トンカツ、シュウマイ、お好み焼きなど四国日清食品が取り扱う様々な冷凍食品=三豊市詫間町

トンカツ、シュウマイ、お好み焼きなど四国日清食品が取り扱う様々な冷凍食品=三豊市詫間町

“たまごポケット”でブレーク

マーケティング力を強化 潜在ニーズを掘り起こす

マーケティング力を強化
潜在ニーズを掘り起こす

NHKの朝の連続テレビ小説「まんぷく」では、先週ついに即席ラーメンが完成したが、それを一歩先に進めたのが山田孝和さん(61)だ。1958年生まれのロングセラー商品、日清食品の「チキンラーメン」に2003年、小さなくぼみ“たまごポケット”ができた。割ったたまごがのせやすくなり、チキンラーメンは再ブレーク。過去最高の590万ケースの売上を記録した。この“たまごポケット”の生みの親が、当時日清食品でマーケティングを担当していた山田さんだ。「麺の上にたまごがうまくのらないというお客さんの声がもとになりました。チキンラーメンとたまごはとても相性が良く、お客さんに喜んでもらえてうれしかったですね」

手掛けたヒット商品は数多い。「日清のどん兵衛天ぷらそば」は2008年にカップ麺特有の波打った縮れ麺からストレート麺にリニューアル。「ぴんそば」と名付けられ、「麺が真っすぐなのでほぐれやすい」「お店と同じようにすすって食べられる」と好評で、こちらも当時過去最高の売上を記録した。「市場動向を分析し、細やかなアイデアで切り込んでいく。商品開発から製造、販売までの責任を背負うのがマーケッターの仕事です」

ラーメン店やうどん店を毎週のように食べ歩き、おいしい店があるという噂を聞けばすぐに駆けつけた。「お店がなぜ繁盛しているのか、そこには必ず何らかの原因があります」

マーケティングのプロフェッショナルだった山田さんに転機が訪れたのは一昨年3月。トンカツを主力とした業務用冷凍食品の製造・販売を行うグループ会社「四国日清食品」の社長に抜擢された。「まさか私が社長になるとは思ってもみませんでした」

サラリーマンから経営者になり間もなく2年。「最初は不安も戸惑いもあったが、今は毎日がとても楽しい」と目を輝かせる。「お客さんはどんな不便を感じ、何を望んでいるのか。マーケティング力をもっと強化し、潜在ニーズを掘り起こしたいと思っています」

トンカツを丸から四角に

看板商品の「四角いシリーズ」。 (左から)メンチカツ、ロースカツ、ビーフカツ

看板商品の「四角いシリーズ」。
(左から)メンチカツ、ロースカツ、ビーフカツ

三豊市詫間町から全国発信する四国日清食品。1970年に創業し、日清食品グループで唯一、レストランやスーパーなど業者向けの冷凍食品を専門に扱う。全国シェアは第2位で、山田さんは「日本一」を目標に掲げる。「『四国日清のトンカツじゃなきゃダメだ』と言ってもらえる信頼を得ること、それが真の日本一の姿だと思っています」

-- 保存資料 --
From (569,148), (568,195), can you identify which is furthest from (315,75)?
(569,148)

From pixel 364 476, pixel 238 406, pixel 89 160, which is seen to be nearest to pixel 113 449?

-- 課題 1 --
四国日清食品の記事の「トンカツを丸から四角に」から「日本一の姿だと思っています」」までの部分を、「ビーフカツ」を「チキンカツ」に差し替えて書き直しなさい。
-- 課題 2 --
次の(a)〜(c)がそれぞれ四国日清食品の記事の内容と合っているかを「はい」か「いいえ」で答え、判断の根拠となる記事の語句をそのまま引用しなさい。
(a) 四国日清食品は1970年に創業した。
(b) 四国日清食品の業者向け冷凍食品の全国シェアは第1位である。
(c) チキンラーメンの“たまごポケット”は2003年にできた。
-- 課題 3 --
四国日清食品の社長を紹介する記事の続きを、最後の文の後から書きなさい。

-- 解答 1 --
トンカツを丸から四角に

看板商品の「四角いシリーズ」。 (左から)メンチカツ、ロースカツ、チキンカツ

看板商品の「四角いシリーズ」。
(左から)メンチカツ、ロースカツ、チキンカツ

三豊市詫間町から全国発信する四国日清食品。1970年に創業し、日清食品グループで唯一、レストランやスーパーなど業者向けの冷凍食品を専門に扱う。全国シェアは第2位で、山田さんは「日本一」を目標に掲げる。「『四国日清のトンカツじゃなきゃダメだ』と言ってもらえる信頼を得ること、それが真の日本一の姿だと思っています」

-- 解答 2 --
(a) はい。「1970年に創業し」
(b) いいえ。「全国シェアは第2位で」
(c) はい。「2003年、小さなくぼみ“たまごポケット”ができた」

-- 解答 3 --
売り出し中なのがカツサンドの「四角いシリーズ」。楕円形のイメージが強いトンカツを、サンドイッチ用の食パンにぴったり合うよう四角にプレスしたアイデア商品だ。第一弾のロースカツが人気となり、第二弾は黒毛和牛入りメンチカツ、第三弾では牛ハラミを使ったビーフカツがラインナップに加わった。「パンからはみ出したカツをカットする手間が省け、ロスもなくなったと好評です。サンドイッチの端の方をかじっても食パンだけで『あれ?カツがない・・・・・・』ということもありません」
トンカツを箱詰めする作業員=本社工場

トンカツを箱詰めする作業員=本社工場

シュウマイ、うどん、そば、お好み焼など扱う食品は幅広い。カボチャの黄色、枝豆の緑、タケノコのピンク・・・・・・四季折々の食材を練り込んだ弁当向けの「彩りしゅうまいシリーズ」は、鮮やかな色合いで食欲をそそる。

「ここ数年、冷凍食品業界は活況です。冷凍技術の進歩に加え、レストランなどの卸し先では人手不足で調理や加工まで手が回らないところも多い。品質は手づくりと変わらず、さらに付加価値の高い商品を提供する。それが私たちの使命です」

目指すゴールは同じ

「牧場を経営し、広大な土地でのどかに暮らすのが夢だった。でも、さすがに無理でした」と笑う。大学では農学部で畜産を学び、大学院まで進んだ。

新卒で入った日清食品ではマーケティングや食品開発部門の他、7年間のロシア勤務も経験した。「まだカップ麺文化がないところに日本の技術を持っていきました。マイナス42℃という極寒の日もありましたが、ロシアの人がおいしそうにカップ麺を食べているのを見た時、どこへ行っても人間は変わらないなあと思いました」

日清食品時代は、不特定多数の個人消費者に向けた商品をつくった。「絶対的なおいしさをベースに、常に“最大公約数”を探っていました」。だが、四国日清で求められるのは、取引業者の要望や用途に合わせたピンポイントの商品づくりだ。「B to C(Business to Consumer・企業と消費者の取引)から、B to B(Business to Business・企業間取引)へと環境はがらりと変わった。でも、『ユーザーに喜んでもらう』という目指すゴールは全く同じです」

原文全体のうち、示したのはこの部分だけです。